Monday, April 2, 2007

Monday Blues

I just cant get past how much Monday's down right suck. You would think after a life time of dealing with these said Monday's one could just bite the bullet and quit complaining. Maybe it's not my nature, because I for one, simply cannot do it.

Oh I can gripe forever about it:

  • I miss my kids so much on Monday's I call them about five times! On some weeks, the sound of the morning alarm on a Monday can actually make me tear up to think that I have to leave them. I can't stop staring at their pictures in my office.
  • Other people must be ready to fight the world on Monday's because I tell you what, the phone simply doesn't stop ringing at the office and my desk looks like a war zone.
  • Ever wonder why the bed just feels so much better on a Monday morning? The tempature is just right, and the sheets feel like silk on your skin. (No wonder I can cry at the sound of the alarm. Here is another prime reason)
  • The weekend is just so far away!
  • Even though it rained on Saturday or Sunday when you were home, somehow God makes Monday's when you are back at the office absoultely gorgeous. Well, in his defense, maybe he is trying to cheer me up. :)

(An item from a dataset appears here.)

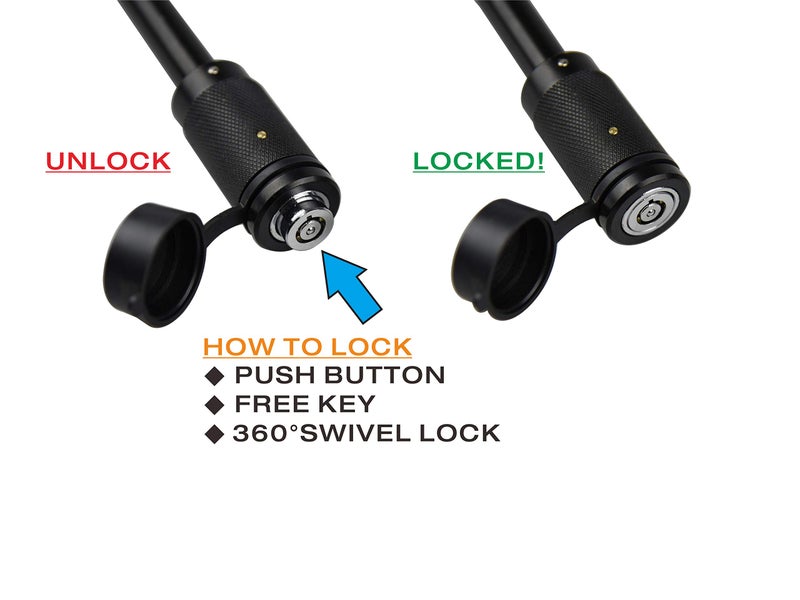 TOPTOW Trailer Hitch Receiver Lock, 1/2-in Pin Diameter with 5/8-in Sleeve Diameter, 2.75-in Usable Length, Black Nickel Locking Pin - Image 5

The lists goes on and on,but why hash it? Monday's arent going away and everyone, or certainly most of the human population, already know where I am coming from on this. Still, I cant help but wish it were already Friday.

So if you are feeling it the way I am, hang in there it is almost over. The good news is that it's a great day to be alive and I have that on my side and so many other things, which of course, are just foggy on Monday's.